- **Extract to read**
────

In 2018, Forbes nominated Oman as the best place to travel in the Middle East. I could not agree more after my trip – the place is surreal! Compare to its neighboring countries, United Arab Emirates and Saudi Arabia, you haven’t heard much about Oman. Probably because not that many tourists come here, but this is also one of the reasons why I love this country. After my experiences in Qatar and the U.A.E, I expected Oman to be very similar, because it is also a country rich in oil. One thing I noticed when visiting other Gulf countries was that, most of the people you meet on the streets, shops and restaurants are either expats or tourists. But this is not the case in Oman. Here you actually get to come across the locals and interact with them, and Omani people are incredible welcoming and friendly. They have a modern way of thinking and most of them speak English. Oman is an extremely well developed country and has been voted to be one of the cleanest and safest countries in the world.
What to do in Oman
Muscat is unlike most capital cities that I have been to. Instead of tall skyscrapers, new buildings have no more than 5 floors and built with an original Arabic look, which makes the the city really charming. I stayed at the Radisson Blue in the city center near many good restaurants, especially the seafood here is mouthwatering! The area felt quite local and there is a fresh fish market every night, where local omanis just sit on the street and hangout.

────

(Transcribed page contents)

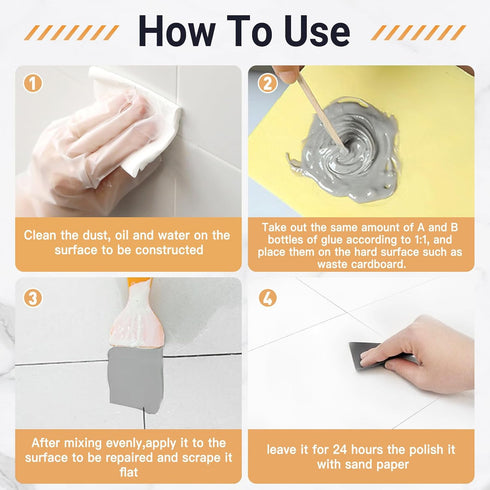 How To Use

1

Clean the dust, oil and water on the surface to be constructed

2

Take out the same amount of A and B bottles of glue according to 1:1, and place them on the hard surface such as waste cardboard.

3

After mixing evenly,apply it to the surface to be repaired and scrape it flat

4

leave it for 24 hours the polish it with sand paper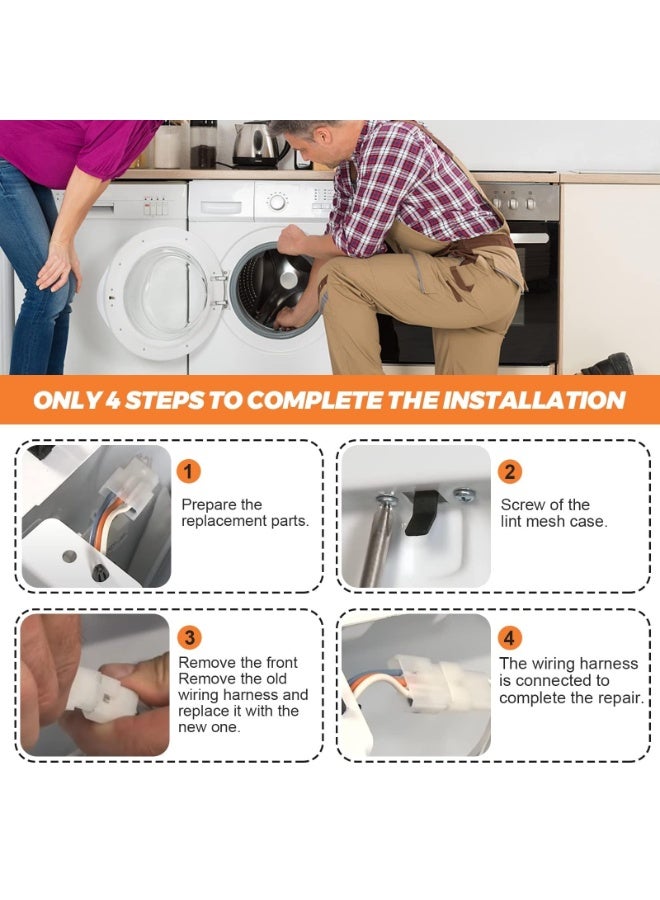 ONLY 4 STEPS TO COMPLETE THE INSTALLATION

1
Prepare the replacement parts.

2
Screw of the lint mesh case.

3
Remove the front Remove the old wiring harness and replace it with the new one.

4
The wiring harness is connected to complete the repair.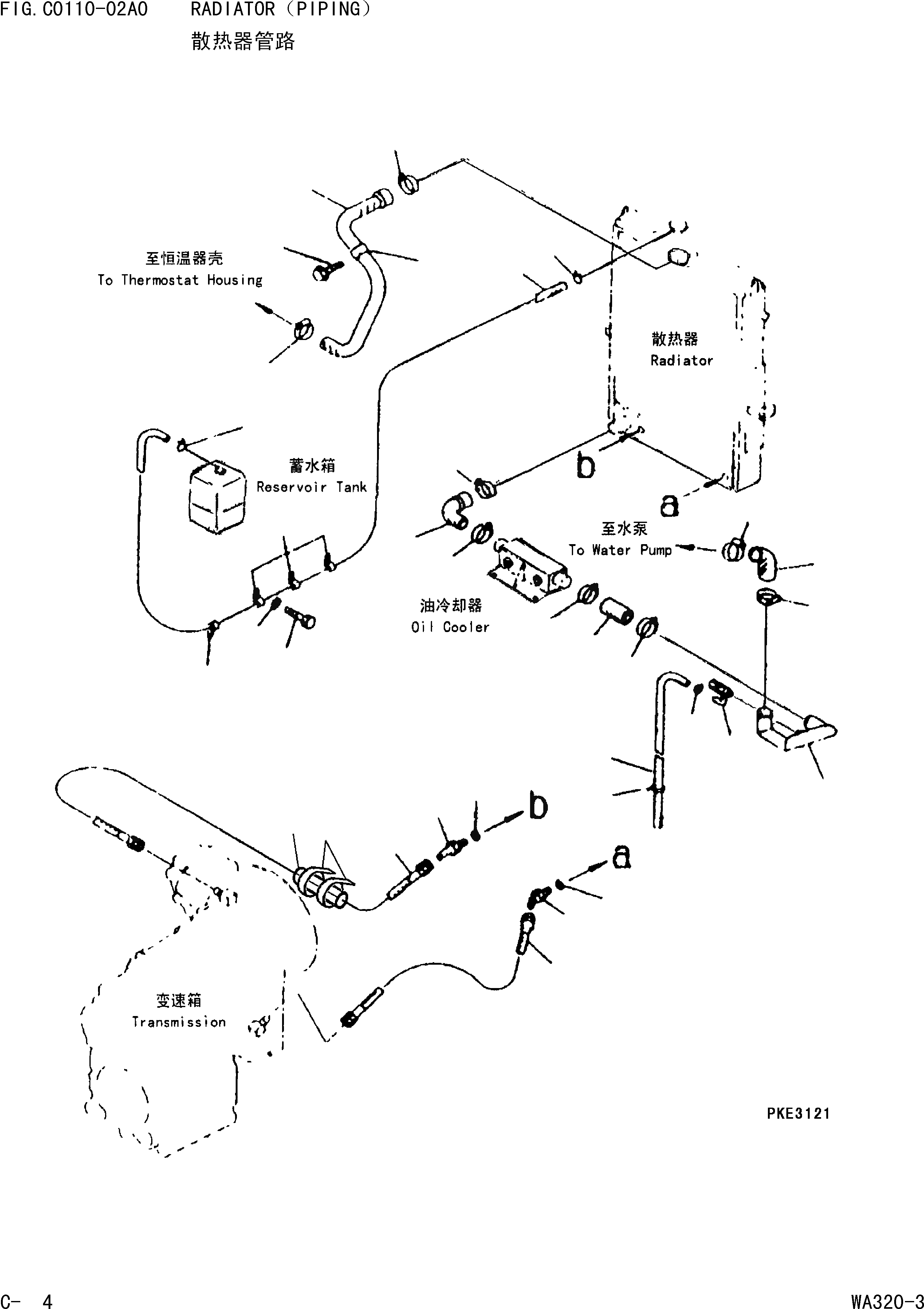 FIG. C0110-02A0 RADIATOR (PIPING)
散热器管路

至恒温器壳
To Thermostat Housing

散热器
Radiator

蓄水箱
Reservoir Tank

b

a

至水泵
To Water Pump

油冷却器
Oil Cooler

b

a

变速箱
Transmission

PKE3121

C- 4

WA320-3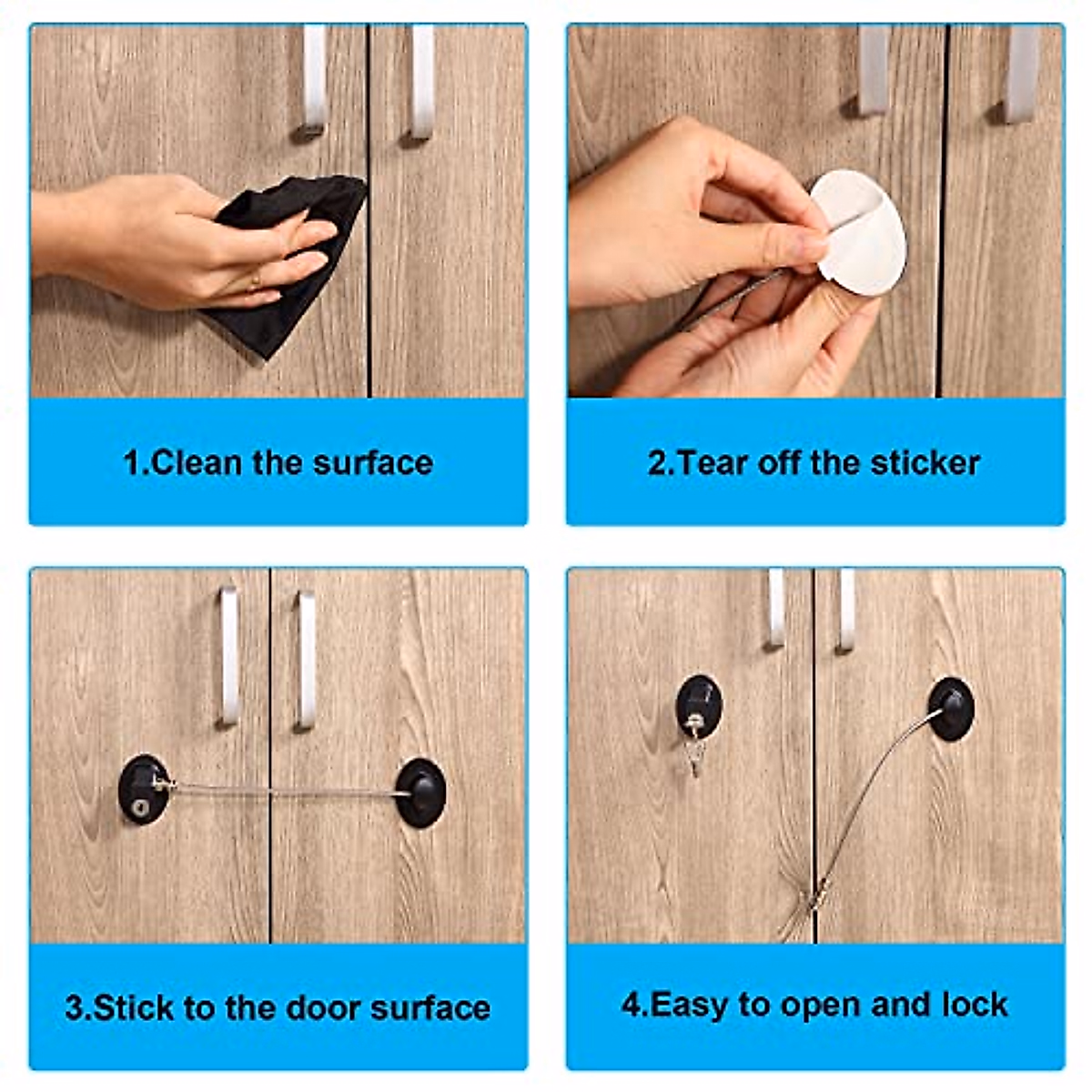 1.Clean the surface

2.Tear off the sticker

3.Stick to the door surface

4.Easy to open and lock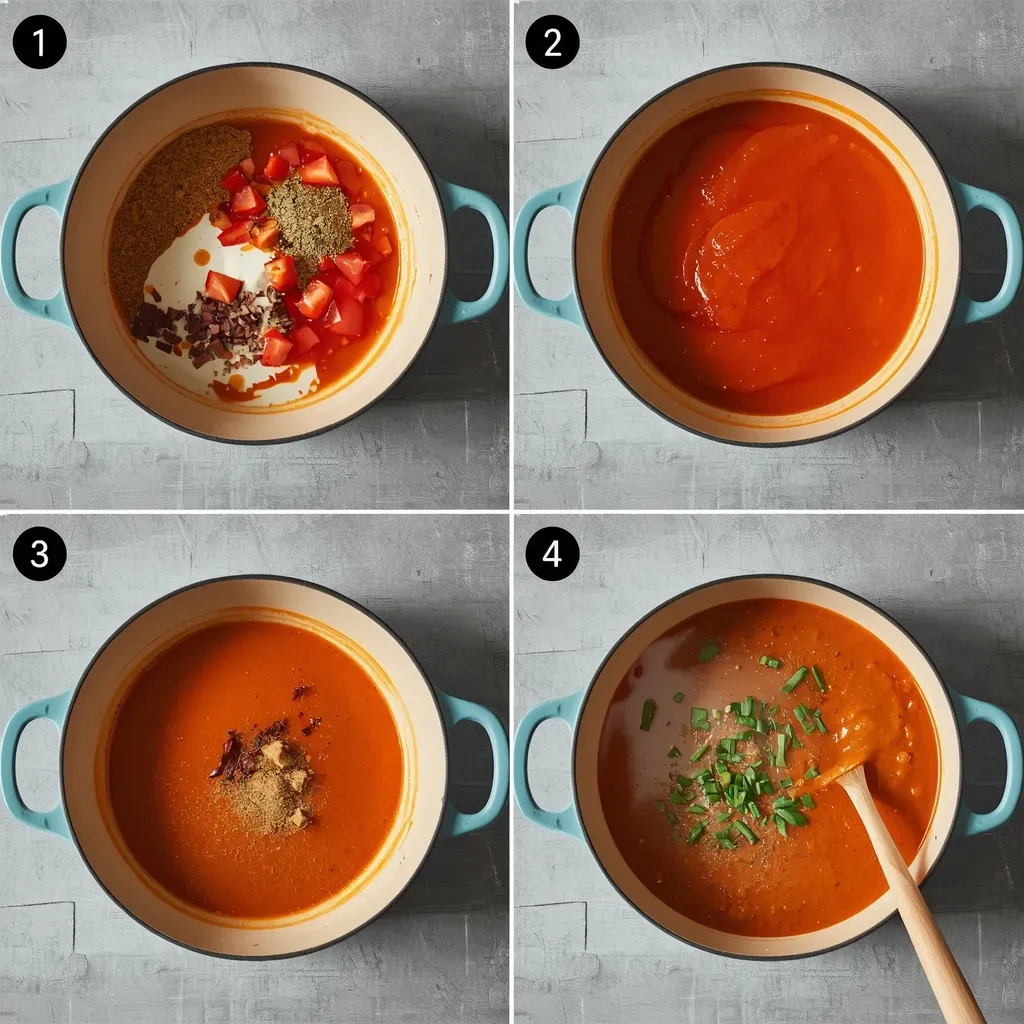 1

2

3

4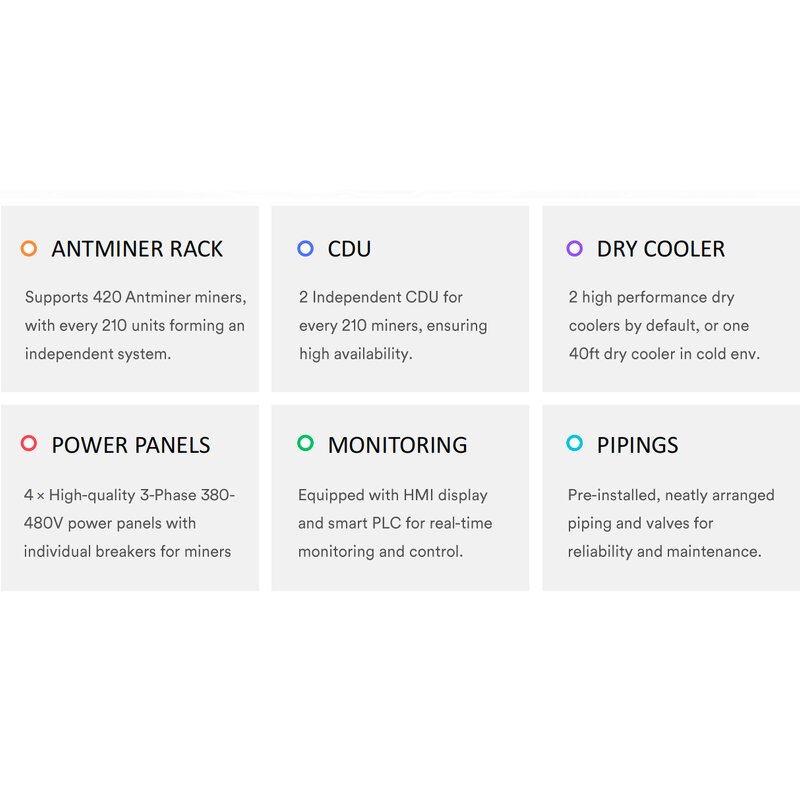 ANTMINER RACK

Supports 420 Antminer miners, with every 210 units forming an independent system.

CDU

2 Independent CDU for every 210 miners, ensuring high availability.

DRY COOLER

2 high performance dry coolers by default, or one 40ft dry cooler in cold env.

POWER PANELS

4 × High-quality 3-Phase 380-480V power panels with individual breakers for miners

MONITORING

Equipped with HMI display and smart PLC for real-time monitoring and control.

PIPINGS

Pre-installed, neatly arranged piping and valves for reliability and maintenance.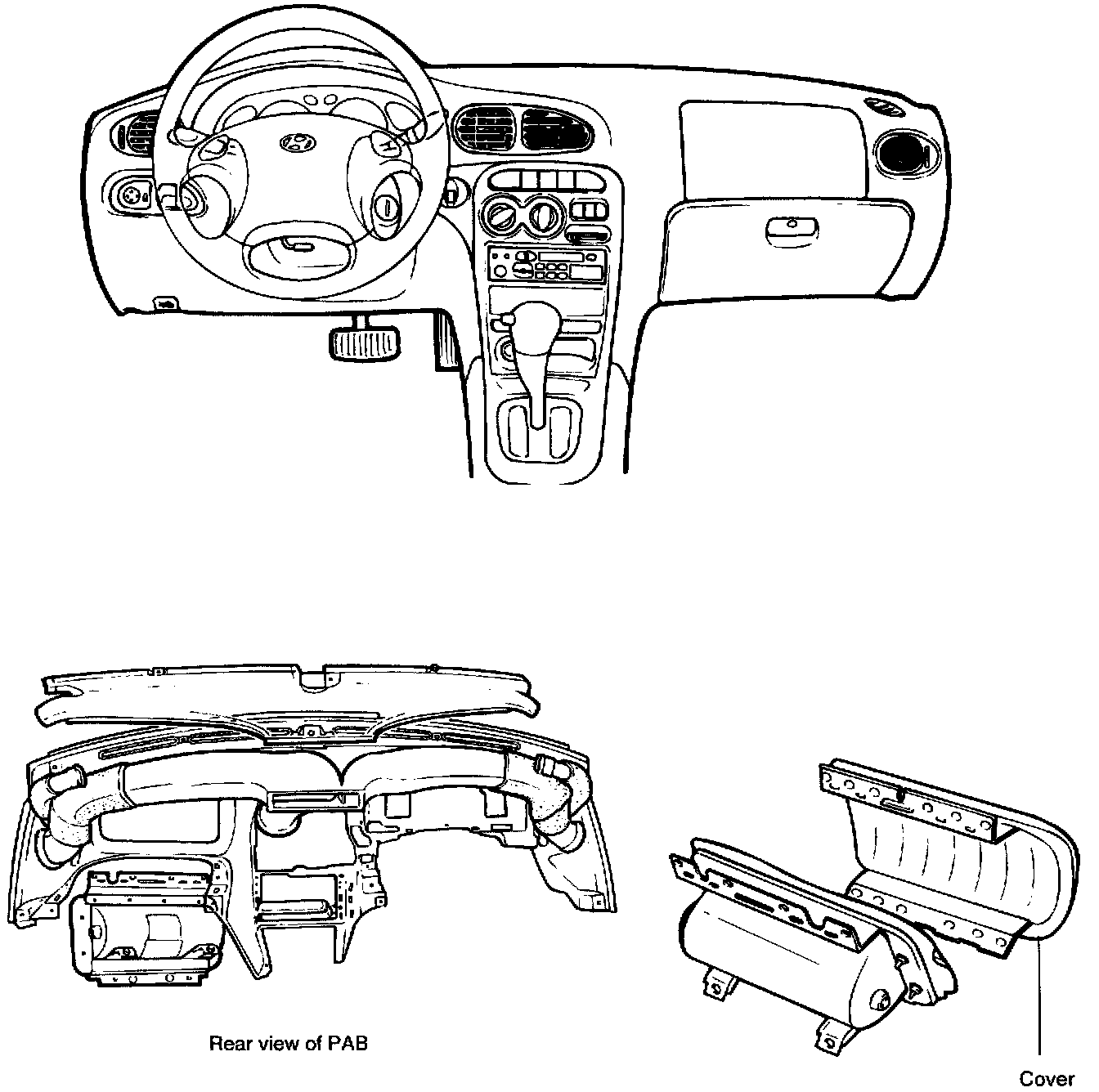 Rear view of PAB

Cover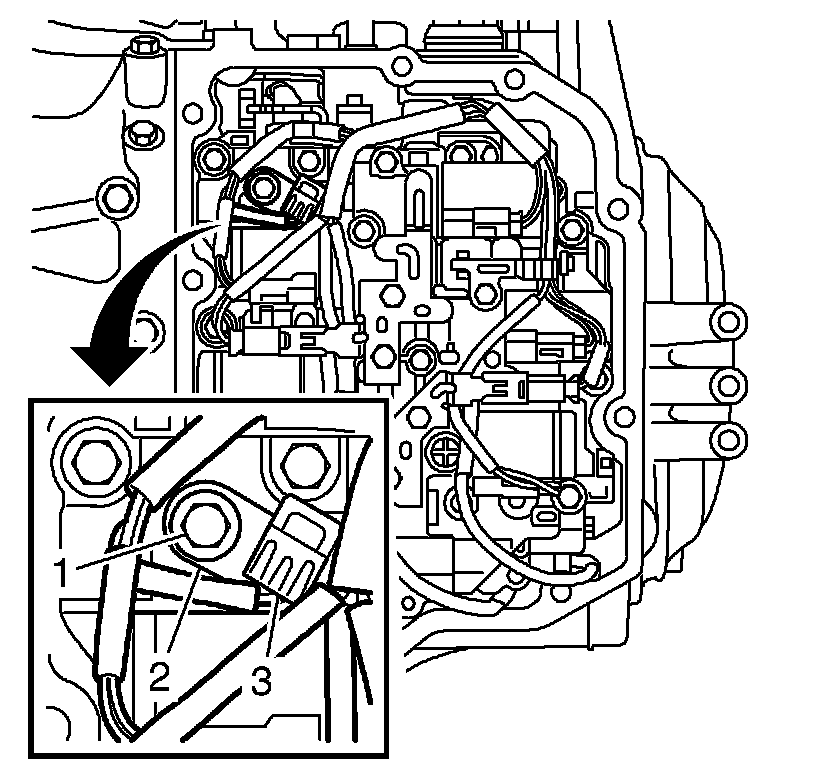 1
2
3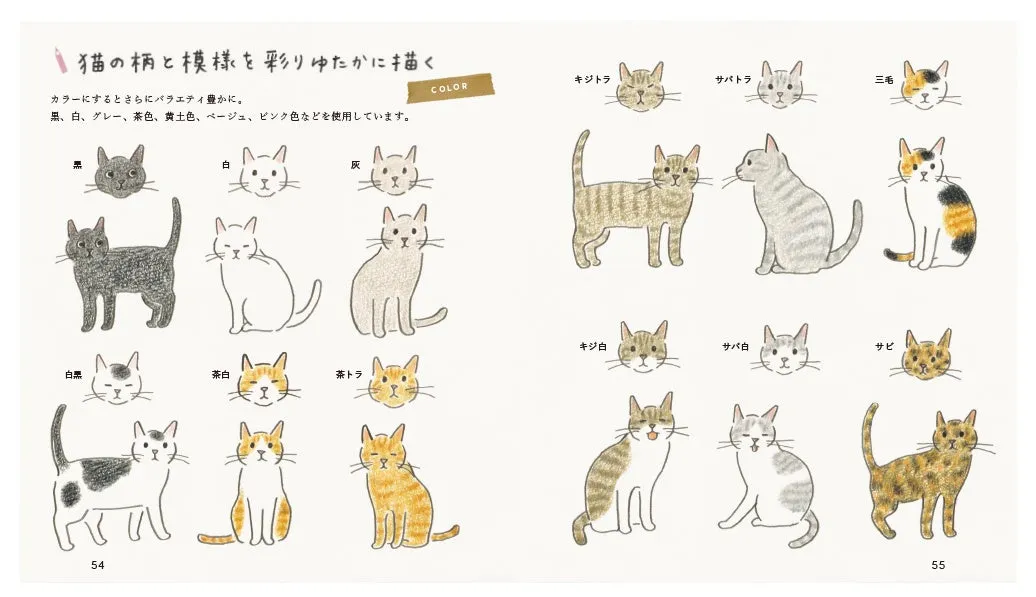 猫の柄と模様を彩りゆたかに描く

COLOR

カラーにするとさらにバラエティ豊かに。
黒、白、グレー、茶色、黄土色、ベージュ、ピンク色などを使用しています。

黒

白

灰

白黒

茶白

茶トラ

54

キジトラ

サバトラ

三毛

キジ白

サバ白

サビ

55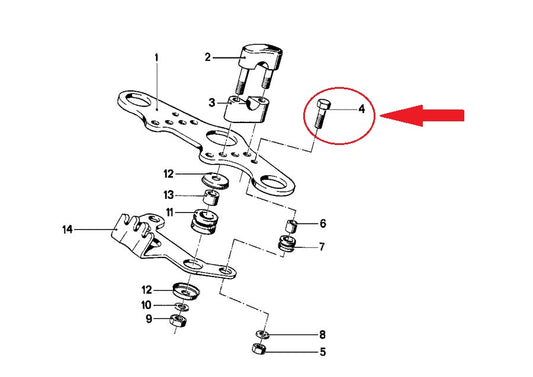 1
2
3
4
12
13
11
14
6
7
12
10
9
8
5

────

- **List of tasks**
(1) List every country named in the Oman travel text.
(2) Write the next part of the Oman travel text, continuing after its last sentence.

- **Results by task**
(1) Oman, United Arab Emirates (U.A.E), Saudi Arabia, Qatar

(2)
Sultan Qaboos Grand Mosque
Number 1 thing to do in Muscat is to visit the beautiful Sultan Qaboos Grand Mosque. It’s not as old as the Blue mosque in Istanbul or big as the Sheikh Zayed mosque in Abu Dhabi, but it’s marvelous in its own way. The architecture is amazing and every single detail on the site is incredible. Just as any other mosques, you have to dress appropriate and women must cover their hair, but there are scarves and dresses you can borrow at the entrance.
Royal Opera House
Another beautiful attraction in Muscat is the Royal Opera House. Again, the architecture is amazing and it’s probably the cleanest attraction that I have ever been to. Everything is almost sparkling in the bright sun. The architecture is a mix of a traditional 16th century Italian opera house and contemporary Omani style. I didn’t go inside the Opera House, but you can book a visit to go inside as well.
Where to eat in Muscat
In Muscat you can find everything from Shake Shack to local Omani cuisine. In shopping malls and 5-star hotels, you will find fine dining and international chains like Shake Shack, Paul, PinkBerry, Wagamama etc. If you want to taste the local cuisine, you can head down to the city center where you will find plenty of Arabic restaurants.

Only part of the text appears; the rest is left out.